Ich traue mich manchmal nicht, über etwas zu sprechen, was ich selbst als ein Problem begreife, aber wofür ich noch keine Lösungsideen habe. Seit Anfang der Corona-Krise beobachte ich unter Menschen, die ich alle einer ähnlichen Sozialisation zuordnen würde, sehr unterschiedliche Reaktionen und sehr unterschiedliche Emotionalität im Umgang mit der Krise. Grob umrissen: Es geht um die Frage, was der „vernünftigste“ Umgang mit der Krise ist, harter Lockdown oder Lockerung und mit der Krise leben lernen?

Unnötig zu sagen, dass es immer die persönliche Situation ist, die eher zu der Lockdown- oder zu der Locker-bleiben-Seite zieht. Das ist banal. Viel wichtiger – und trauriger – finde ich, dass es offensichtlich der einen wie der anderen Seite schwerfällt, empathisch mit der anderen Seite zu sein. Mit empathisch meine ich vor allem, die Motive der anderen Seite zu verstehen (nicht sie auch zwingend zu teilen).

Wut entlädt sich.

Es gibt Streit.

Und dabei übersehen wir oft, dass das, was uns aufregt, oft das ist, was wir selbst nicht aussprechen.

Ich hatte selber ein wenig Angst vor der Situation: Vater, Lehrer, Unterhalter und Versorger zu sein. Zu viele Rollen auf einmal, weniger Zeit für eigene Belange. Dann habe ich darauf geachtet, wann ich die Nerven für welche Rollen hatte und wann nicht. Hat nicht immer funktioniert, aber meistens hat das dann funktioniert, wenn ich mich in keine Rolle zwang. Bewegung hilft mir und meinem Sohn, viel Bewegung. Danach funktioniert das Lernen gut und die Motivation muss nicht mit Handy-Zocken oder YouTube-Schauen erkauft werden.
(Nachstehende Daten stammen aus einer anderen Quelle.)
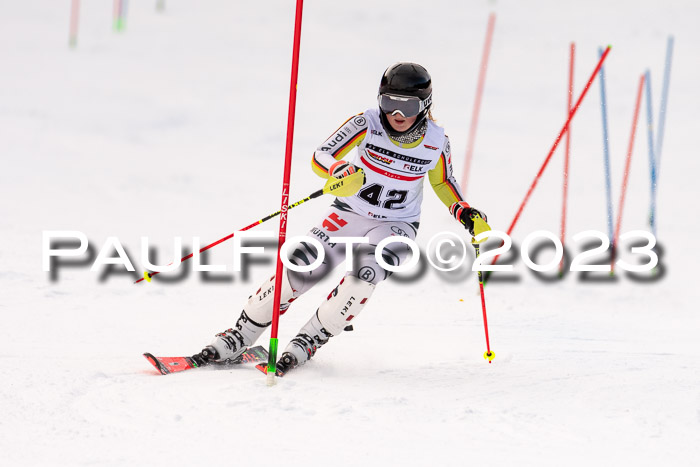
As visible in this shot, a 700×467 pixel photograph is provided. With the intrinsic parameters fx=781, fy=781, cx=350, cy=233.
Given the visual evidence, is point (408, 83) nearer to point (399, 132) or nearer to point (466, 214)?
point (399, 132)

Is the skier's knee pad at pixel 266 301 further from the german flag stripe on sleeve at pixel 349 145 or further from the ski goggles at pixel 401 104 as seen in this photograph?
the ski goggles at pixel 401 104

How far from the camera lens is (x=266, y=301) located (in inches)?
154

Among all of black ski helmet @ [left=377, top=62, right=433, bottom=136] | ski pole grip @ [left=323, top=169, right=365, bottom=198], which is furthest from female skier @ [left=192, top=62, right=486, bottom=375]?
ski pole grip @ [left=323, top=169, right=365, bottom=198]

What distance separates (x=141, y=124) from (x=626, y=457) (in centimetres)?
1053

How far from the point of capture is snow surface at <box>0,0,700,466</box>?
3100 millimetres

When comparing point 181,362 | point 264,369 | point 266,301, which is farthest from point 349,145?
point 181,362

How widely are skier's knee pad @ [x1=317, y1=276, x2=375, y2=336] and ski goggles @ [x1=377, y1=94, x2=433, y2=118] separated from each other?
0.83 m

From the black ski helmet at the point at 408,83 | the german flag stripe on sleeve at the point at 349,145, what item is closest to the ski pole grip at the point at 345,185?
the german flag stripe on sleeve at the point at 349,145

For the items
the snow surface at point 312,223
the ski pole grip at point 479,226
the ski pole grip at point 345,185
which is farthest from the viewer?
the ski pole grip at point 479,226

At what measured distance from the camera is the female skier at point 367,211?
12.4 ft

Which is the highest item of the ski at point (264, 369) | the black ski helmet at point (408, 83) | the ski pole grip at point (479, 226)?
Answer: the black ski helmet at point (408, 83)

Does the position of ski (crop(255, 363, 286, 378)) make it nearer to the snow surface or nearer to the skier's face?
the snow surface

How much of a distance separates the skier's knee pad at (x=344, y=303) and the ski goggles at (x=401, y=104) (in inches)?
32.8

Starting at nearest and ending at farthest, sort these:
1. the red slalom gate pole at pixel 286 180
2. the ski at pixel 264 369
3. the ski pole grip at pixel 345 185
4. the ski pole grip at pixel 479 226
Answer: the red slalom gate pole at pixel 286 180 → the ski pole grip at pixel 345 185 → the ski at pixel 264 369 → the ski pole grip at pixel 479 226
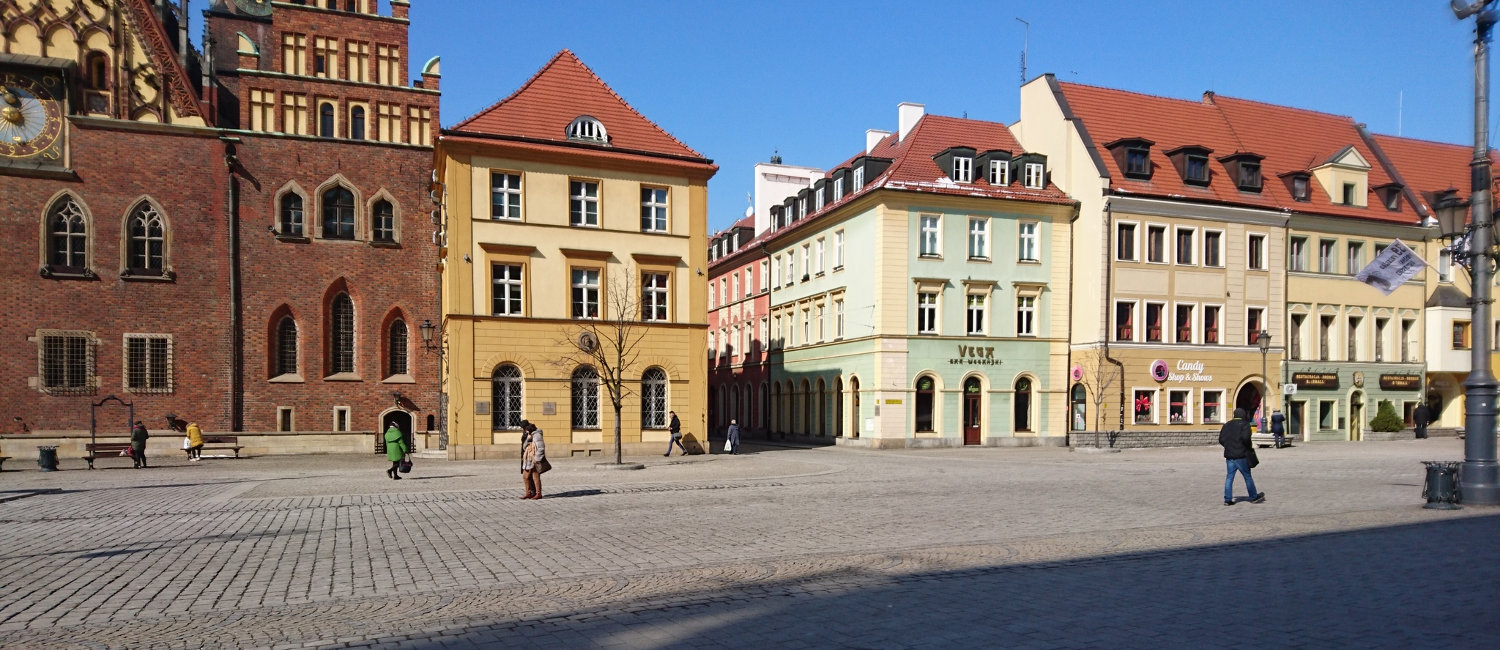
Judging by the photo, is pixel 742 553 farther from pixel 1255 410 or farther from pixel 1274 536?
pixel 1255 410

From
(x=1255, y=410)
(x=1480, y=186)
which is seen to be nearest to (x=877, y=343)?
(x=1255, y=410)

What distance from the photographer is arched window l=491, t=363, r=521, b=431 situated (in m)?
31.6

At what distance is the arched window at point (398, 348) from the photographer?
3909cm

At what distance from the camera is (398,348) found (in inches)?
1544

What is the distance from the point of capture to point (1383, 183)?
46812 millimetres

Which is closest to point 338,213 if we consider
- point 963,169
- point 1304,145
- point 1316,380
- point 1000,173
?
point 963,169

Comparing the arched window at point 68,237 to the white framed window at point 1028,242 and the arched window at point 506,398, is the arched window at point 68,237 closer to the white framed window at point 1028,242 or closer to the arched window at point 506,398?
the arched window at point 506,398

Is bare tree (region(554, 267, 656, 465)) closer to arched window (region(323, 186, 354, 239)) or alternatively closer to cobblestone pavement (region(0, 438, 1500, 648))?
arched window (region(323, 186, 354, 239))

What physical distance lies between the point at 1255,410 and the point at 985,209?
14696 millimetres

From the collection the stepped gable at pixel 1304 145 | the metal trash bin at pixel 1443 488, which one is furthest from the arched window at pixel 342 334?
the stepped gable at pixel 1304 145

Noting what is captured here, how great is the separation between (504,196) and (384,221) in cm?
941

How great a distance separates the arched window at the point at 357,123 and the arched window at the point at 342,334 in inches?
238

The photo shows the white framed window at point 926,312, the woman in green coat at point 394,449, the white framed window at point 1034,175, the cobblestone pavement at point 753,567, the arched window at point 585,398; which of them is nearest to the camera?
the cobblestone pavement at point 753,567

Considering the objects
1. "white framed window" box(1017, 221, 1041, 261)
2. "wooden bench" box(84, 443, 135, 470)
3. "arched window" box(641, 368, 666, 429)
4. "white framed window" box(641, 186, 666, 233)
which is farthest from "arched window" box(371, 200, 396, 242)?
"white framed window" box(1017, 221, 1041, 261)
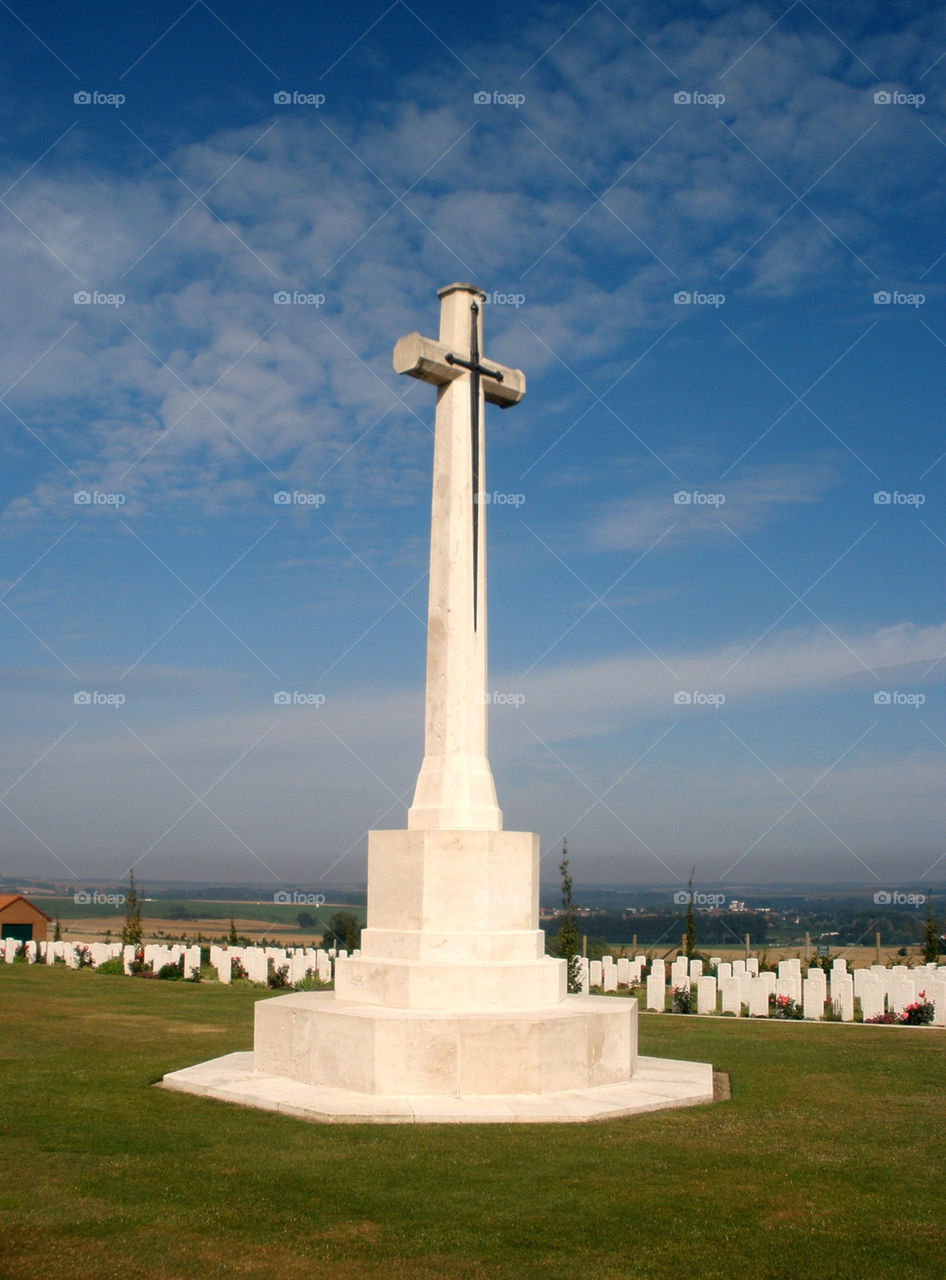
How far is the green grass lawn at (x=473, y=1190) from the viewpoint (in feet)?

Aber das funktioniert nicht bei jedem und jeder, weil zB kein Park in der Nähe ist, oder einfach zu viele Menschen auf engem Raum sind. Was aber meiner Meinung nach immer hilfreich ist, offen auszusprechen, dass man/frau gerade wütend ist, oder hilflos oder einfach nur müde. Aber dafür muss mensch zuerst ehrlich zu sich selbst sein.

 

Fabian, München

Der Mensch ist, oder ist der Mensch, wenn er spielt, oder, der Mensch ist, was auch immer, wenn er irgend’was, spontaner Gedanke, um zu, irgend’was, bedenken, dass es vermutlich tatsächlich kein Modell gibt, das dieses epistemologische Etwas, um von allen möglichen Naturalisierungen menschlichen Verhaltens, ich bin sicher, ein komplexerer Gedanke, der mehr zu bieten hätte, oder weniger reduzierte, ruht im <hintergrund des Denkens grade hier und ist, wie üblich, dabei sich zu verflüchtigen, bevor er Wore gefunden hätte, und grade lässt sich das gut beobachten, nicht wesentlich anders, nur monotoner als sonst, treffend, beobachten, dass, quasi, torum pro parte, oder eher, ganz oder recht grenzdebil oder -verliebt, civitas, oder doch eher poplus pro civibus, schön, beobachten, dass alle Beteiligten die Funktionen der Menschen für die statt in der Gesellschaft doch eher recht arg auf ein paar viel weniger diffus zwischen Vergnügen und den Schrecklichkeiten der und in der Welt changierende semantische Felder reduzieren. Vielleicht macht das jede Krise, oder vielleicht machen das alle Menschheiten der Geschichte mit ihren Krisen, die Aufmerksamkeiten solange, oder mindestens ein paar Wochen lang so zu konzentrieren, dass man sich, oder als ganzes , die, dran gewöhnt, um mit dem funktionalen Differenzieren fortzufahren.